Los investigadores precisaban de un modelo experimental para producir el cáncer. Se lo proporcionaron en 1915 dos científicos japoneses que demostraron que para provocarlo bastaba con untar con alquitrán la oreja de un conejito. Tuvieron la suerte de elegir tanto una especie de conejo especialmente sensible a este carcinógeno, como el lugar adecuado para su aplicación, aunque también es digno de admiración el empeño que pusieron en sus investigaciones. Para provocar el cáncer, untaron con alquitrán durante cien días seguidos la oreja del conejo exactamente en el mismo sitio. Tras el descubrimiento, uno de los dos científicos, Katsusaburo Yamagiwa, escribió exaltado, con su maravillosa caligrafía, el siguiente haiku: «Creado el cáncer. | Con orgullo he avanzado | algunos pasos». La historia habría de demostrarle que tenía bastantes motivos de orgullo, ya que había dado con la manera de identificar los carcinógenos y demostrado que el cáncer se desarrolla como resultado de acontecimientos frecuentes y repetitivos.

 

La historia de los mayores descubrimientos en el estudio del cáncer está repleta de personajes y caracteres insólitos. Traigamos a colación tres ejemplos. En 1903, Walter Sutton, estudiante de medicina de la Columbia University, publicó un trabajo titulado

The Chromosomes in Heredity (Los cromosomas en la herencia). Investigando con ahínco los saltamontes llegó a las conclusiones que se pueden escuchar en las clases de biología de cualquier instituto, a saber: 1) todos los organismos pluricelulares llevan dos juegos de cromosomas característicos; 2) como consecuencia de la división de las células reproductoras, los descendientes reciben un cromosoma del padre y uno de la madre; 3) los espermatozoides y los óvulos tienen un solo cromosoma, pero su número se multiplica tras la fecundación. Apoyándose en estas observaciones, afirmó que los cromosomas eran los transmisores de rasgos hereditarios, y este descubrimiento «lo colocó a la altura de Mendel, Watson o Crick». Sutton creó la disciplina de la citogenética e identificó el aparato genético de las células. Todo esto, en una sola publicación realizada durante sus estudios, pues no volvió a publicar. Dejó la investigación por la cirugía y murió joven, a los treinta y nueve años.

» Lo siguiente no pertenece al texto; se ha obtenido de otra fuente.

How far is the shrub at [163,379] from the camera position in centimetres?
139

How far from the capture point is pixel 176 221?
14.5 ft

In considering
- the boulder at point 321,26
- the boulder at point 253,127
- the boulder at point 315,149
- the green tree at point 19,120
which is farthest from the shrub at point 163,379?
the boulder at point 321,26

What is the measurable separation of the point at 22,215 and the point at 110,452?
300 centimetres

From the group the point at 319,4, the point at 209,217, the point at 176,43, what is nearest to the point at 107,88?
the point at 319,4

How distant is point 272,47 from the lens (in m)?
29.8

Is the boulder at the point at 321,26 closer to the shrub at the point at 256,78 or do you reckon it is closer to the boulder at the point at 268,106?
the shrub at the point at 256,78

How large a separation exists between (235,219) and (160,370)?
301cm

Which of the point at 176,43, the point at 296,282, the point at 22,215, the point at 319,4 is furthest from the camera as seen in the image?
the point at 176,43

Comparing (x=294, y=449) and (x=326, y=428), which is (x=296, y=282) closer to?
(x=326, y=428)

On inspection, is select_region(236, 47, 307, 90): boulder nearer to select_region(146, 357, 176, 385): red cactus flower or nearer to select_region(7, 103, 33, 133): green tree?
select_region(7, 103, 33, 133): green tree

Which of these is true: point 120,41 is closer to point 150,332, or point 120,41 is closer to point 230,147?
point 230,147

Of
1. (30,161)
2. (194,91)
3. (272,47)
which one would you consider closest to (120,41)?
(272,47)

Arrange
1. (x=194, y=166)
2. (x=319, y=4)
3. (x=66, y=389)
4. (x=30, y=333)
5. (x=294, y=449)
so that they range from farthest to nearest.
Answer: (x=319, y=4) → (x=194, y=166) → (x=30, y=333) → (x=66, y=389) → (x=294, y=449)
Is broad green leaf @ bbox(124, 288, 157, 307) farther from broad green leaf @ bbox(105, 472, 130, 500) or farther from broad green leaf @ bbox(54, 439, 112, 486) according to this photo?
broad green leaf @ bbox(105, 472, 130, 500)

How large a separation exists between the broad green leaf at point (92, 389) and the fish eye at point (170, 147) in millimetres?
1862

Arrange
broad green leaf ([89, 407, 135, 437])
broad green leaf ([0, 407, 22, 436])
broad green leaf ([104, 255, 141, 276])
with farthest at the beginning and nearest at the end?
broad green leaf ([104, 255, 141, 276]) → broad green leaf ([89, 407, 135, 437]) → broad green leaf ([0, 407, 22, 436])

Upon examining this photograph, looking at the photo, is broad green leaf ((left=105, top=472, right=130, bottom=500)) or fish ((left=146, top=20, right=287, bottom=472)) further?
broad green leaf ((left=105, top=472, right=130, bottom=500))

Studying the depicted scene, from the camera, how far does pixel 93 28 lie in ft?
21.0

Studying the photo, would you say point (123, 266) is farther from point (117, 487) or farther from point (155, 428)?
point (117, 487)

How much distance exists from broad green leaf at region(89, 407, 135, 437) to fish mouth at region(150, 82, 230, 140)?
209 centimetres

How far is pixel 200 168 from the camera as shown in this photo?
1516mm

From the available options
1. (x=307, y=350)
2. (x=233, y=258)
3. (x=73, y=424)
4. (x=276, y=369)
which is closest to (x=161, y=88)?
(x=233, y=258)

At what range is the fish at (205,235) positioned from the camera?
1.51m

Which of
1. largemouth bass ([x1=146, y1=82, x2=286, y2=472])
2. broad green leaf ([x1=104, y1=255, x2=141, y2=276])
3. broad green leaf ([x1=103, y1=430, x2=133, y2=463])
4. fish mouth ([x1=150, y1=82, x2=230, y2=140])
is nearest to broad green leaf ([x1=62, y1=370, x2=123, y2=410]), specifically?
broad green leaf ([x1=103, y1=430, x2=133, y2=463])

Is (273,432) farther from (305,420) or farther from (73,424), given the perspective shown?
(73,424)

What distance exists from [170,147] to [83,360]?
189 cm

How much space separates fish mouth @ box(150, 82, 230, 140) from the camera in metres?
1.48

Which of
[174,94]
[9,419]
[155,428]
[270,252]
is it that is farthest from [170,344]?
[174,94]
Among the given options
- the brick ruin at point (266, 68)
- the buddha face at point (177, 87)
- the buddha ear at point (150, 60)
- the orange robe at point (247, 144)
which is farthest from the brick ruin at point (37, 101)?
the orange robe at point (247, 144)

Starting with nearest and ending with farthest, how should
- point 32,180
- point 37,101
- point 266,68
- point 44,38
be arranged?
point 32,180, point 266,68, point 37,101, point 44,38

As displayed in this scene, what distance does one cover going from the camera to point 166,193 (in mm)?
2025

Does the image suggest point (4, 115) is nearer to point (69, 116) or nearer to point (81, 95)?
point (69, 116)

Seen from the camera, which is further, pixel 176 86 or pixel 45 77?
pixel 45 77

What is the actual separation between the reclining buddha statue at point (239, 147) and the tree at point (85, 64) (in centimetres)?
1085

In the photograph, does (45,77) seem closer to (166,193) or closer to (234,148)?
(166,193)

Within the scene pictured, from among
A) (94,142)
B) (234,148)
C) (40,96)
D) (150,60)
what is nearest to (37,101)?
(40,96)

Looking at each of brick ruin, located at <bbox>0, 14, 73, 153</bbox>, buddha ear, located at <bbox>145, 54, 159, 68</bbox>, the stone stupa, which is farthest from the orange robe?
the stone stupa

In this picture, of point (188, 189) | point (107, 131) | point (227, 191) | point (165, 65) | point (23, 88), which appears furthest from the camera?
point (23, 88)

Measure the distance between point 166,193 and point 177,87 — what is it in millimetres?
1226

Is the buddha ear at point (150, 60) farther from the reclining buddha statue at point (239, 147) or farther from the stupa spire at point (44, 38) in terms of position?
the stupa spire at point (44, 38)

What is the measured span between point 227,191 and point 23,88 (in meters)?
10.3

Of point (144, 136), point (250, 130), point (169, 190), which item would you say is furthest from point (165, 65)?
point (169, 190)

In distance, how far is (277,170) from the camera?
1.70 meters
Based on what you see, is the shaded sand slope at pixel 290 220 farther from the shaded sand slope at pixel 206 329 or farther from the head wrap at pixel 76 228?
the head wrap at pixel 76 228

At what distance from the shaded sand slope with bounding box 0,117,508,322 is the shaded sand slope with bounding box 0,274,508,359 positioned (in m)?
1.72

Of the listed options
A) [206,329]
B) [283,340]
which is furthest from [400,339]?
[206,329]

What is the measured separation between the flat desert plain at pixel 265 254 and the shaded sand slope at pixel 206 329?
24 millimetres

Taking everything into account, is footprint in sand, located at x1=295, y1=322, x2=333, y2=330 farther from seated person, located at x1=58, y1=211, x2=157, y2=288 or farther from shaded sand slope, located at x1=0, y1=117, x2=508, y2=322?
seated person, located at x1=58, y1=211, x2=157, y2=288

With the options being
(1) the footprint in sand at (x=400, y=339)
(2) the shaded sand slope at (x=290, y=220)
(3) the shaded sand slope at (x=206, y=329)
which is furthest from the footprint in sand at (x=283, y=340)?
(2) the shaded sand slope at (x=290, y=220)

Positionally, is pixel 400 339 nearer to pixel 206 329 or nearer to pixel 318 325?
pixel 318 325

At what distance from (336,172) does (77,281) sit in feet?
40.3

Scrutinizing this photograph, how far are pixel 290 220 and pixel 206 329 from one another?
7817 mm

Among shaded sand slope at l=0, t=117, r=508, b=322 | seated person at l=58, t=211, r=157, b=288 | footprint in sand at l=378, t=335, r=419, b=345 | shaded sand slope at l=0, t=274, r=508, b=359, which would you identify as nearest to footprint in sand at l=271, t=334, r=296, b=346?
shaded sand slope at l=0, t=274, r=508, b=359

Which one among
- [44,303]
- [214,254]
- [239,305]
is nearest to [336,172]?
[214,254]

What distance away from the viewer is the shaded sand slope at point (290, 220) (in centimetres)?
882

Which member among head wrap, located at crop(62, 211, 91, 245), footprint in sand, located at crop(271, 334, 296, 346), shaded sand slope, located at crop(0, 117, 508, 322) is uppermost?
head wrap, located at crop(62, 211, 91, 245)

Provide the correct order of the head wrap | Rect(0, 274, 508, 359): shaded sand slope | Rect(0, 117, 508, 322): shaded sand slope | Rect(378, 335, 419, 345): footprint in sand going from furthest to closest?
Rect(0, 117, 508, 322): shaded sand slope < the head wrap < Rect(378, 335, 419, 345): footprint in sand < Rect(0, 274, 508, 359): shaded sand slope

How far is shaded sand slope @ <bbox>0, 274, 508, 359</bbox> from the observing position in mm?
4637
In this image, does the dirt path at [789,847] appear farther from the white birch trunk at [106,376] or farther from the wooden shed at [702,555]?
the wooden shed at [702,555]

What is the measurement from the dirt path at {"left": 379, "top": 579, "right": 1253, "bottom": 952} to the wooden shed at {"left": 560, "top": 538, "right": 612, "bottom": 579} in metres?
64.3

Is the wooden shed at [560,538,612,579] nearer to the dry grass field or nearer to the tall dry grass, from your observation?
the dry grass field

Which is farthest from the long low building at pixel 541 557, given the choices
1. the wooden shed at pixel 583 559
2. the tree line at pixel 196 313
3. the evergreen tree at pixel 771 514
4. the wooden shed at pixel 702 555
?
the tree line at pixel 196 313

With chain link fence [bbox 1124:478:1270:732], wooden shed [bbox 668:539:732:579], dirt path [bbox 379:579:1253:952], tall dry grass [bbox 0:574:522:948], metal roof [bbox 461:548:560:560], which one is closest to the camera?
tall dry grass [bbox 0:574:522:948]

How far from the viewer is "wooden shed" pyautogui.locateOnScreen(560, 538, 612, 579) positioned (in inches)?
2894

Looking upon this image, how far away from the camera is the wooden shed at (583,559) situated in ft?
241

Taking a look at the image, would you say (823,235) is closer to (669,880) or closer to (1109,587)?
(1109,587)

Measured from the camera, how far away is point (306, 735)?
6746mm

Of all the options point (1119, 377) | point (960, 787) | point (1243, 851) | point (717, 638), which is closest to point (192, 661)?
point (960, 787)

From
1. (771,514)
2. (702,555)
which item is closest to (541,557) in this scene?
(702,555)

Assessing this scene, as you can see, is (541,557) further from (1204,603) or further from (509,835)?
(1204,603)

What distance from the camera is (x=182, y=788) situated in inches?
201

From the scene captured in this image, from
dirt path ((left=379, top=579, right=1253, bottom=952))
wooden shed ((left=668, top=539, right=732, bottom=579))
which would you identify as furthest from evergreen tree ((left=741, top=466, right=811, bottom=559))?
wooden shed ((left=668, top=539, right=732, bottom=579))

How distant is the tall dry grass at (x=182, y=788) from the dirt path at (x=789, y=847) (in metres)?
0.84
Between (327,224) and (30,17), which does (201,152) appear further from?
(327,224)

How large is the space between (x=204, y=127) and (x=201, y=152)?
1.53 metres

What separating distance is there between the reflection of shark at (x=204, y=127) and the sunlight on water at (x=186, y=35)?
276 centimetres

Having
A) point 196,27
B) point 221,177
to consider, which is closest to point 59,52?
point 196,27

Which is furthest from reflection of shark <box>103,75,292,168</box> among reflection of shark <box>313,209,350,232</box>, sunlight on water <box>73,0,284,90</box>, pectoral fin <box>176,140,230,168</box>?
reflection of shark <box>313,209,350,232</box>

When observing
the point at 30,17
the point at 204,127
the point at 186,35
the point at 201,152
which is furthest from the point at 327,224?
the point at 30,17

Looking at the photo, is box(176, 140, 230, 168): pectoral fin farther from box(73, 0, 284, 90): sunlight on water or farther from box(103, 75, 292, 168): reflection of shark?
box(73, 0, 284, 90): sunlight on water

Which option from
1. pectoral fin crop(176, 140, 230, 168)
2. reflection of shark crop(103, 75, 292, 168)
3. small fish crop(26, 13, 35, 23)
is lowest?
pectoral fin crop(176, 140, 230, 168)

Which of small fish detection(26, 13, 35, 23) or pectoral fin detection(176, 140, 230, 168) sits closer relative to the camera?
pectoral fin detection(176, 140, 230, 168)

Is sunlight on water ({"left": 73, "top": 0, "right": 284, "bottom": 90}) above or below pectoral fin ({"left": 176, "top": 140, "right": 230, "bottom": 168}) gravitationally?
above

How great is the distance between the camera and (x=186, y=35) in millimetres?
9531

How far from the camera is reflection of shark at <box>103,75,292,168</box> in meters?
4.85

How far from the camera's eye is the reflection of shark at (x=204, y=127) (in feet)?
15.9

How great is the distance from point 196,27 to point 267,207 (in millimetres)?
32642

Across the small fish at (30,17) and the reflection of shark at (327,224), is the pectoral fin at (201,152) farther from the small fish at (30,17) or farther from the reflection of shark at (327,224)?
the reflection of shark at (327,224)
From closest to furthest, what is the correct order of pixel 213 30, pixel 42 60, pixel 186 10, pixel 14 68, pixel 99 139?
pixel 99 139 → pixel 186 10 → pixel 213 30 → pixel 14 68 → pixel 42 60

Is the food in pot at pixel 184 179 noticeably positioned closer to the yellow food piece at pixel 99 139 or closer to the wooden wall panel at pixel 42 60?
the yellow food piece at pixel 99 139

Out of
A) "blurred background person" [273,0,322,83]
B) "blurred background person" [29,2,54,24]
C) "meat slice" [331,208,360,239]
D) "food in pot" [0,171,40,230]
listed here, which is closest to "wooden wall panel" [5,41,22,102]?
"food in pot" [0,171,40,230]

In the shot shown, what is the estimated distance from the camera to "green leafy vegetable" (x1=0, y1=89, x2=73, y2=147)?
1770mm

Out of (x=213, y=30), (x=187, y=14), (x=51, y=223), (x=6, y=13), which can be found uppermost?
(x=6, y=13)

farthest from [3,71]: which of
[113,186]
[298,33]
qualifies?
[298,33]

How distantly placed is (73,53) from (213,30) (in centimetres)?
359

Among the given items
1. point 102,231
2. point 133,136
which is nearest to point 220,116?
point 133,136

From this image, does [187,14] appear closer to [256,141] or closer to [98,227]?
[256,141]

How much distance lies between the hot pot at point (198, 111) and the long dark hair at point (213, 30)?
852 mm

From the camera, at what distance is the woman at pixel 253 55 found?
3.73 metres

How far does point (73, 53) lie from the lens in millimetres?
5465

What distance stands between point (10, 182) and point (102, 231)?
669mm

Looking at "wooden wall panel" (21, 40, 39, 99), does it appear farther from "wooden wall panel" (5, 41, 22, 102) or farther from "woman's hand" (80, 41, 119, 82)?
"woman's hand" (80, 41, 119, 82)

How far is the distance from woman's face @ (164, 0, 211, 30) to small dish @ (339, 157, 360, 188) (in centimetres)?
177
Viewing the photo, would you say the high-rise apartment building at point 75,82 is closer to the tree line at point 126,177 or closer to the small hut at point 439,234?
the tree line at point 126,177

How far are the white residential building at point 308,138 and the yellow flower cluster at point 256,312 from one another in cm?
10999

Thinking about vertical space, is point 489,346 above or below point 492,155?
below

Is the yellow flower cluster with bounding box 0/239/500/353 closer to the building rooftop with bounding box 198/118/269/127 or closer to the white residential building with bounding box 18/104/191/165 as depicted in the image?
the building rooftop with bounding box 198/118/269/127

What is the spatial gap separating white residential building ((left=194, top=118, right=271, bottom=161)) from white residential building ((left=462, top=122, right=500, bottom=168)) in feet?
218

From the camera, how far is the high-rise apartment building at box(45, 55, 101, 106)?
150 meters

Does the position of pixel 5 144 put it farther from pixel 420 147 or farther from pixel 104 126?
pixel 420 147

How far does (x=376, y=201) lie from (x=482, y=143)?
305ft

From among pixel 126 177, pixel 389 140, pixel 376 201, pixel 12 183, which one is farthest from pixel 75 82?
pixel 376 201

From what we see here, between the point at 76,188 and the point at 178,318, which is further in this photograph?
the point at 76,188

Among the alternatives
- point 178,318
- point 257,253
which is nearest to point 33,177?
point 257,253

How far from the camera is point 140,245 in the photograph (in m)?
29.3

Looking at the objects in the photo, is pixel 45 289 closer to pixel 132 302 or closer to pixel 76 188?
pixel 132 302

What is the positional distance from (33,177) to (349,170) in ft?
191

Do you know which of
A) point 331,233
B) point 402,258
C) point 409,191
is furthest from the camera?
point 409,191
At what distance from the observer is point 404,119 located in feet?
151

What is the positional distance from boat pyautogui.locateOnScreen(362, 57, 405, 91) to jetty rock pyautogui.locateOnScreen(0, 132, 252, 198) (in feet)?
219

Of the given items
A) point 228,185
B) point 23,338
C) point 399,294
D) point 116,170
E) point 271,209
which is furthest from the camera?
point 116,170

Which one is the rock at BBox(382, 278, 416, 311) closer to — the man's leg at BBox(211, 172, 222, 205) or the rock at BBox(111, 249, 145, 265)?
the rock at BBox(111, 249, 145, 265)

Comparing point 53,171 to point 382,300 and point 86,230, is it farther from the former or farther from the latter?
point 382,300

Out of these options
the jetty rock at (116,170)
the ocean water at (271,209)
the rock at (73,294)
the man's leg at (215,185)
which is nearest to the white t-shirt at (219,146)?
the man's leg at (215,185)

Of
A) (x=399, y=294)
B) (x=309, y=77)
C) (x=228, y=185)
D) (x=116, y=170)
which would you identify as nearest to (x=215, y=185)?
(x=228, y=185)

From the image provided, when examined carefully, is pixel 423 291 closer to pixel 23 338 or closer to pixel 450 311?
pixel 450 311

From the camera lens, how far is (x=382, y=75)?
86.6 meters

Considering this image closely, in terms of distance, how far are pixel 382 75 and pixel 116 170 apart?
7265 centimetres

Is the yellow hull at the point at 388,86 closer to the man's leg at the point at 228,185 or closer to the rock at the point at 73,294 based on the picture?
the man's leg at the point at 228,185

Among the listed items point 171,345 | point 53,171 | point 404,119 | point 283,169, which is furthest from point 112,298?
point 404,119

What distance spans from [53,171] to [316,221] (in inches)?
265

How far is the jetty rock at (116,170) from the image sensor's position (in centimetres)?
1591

Un cuarto de siglo después, un tejano, Hermann Joseph Muller,[185] descubrió que los rayos X, conocido carcinógeno, provocaban la mutación genética de la mosca de la fruta (

Drosophila melanogaster). Sin embargo, esta vez no hubo haiku. Más bien al contrario: el trabajo de este norteamericano de cuarenta años fue acogido con gran recelo, lo que, unido a las dificultades que atravesaba su matrimonio, lo sumió en una depresión. Poco después ingirió una gran cantidad de somníferos y se marchó a un bosque cercano a la ciudad de Austin. Como otros suicidas, dejó una nota: «El tiempo en que fui útil, si es que alguna vez lo fui, ha llegado a su fin».[186] Alarmados por su desaparición, sus colegas iniciaron una campaña de búsqueda y lo encontraron al día siguiente, en coma, pero vivo. Quince años después, en 1946, Muller obtuvo el Premio Nobel por sus descubrimientos de mutagénesis experimental.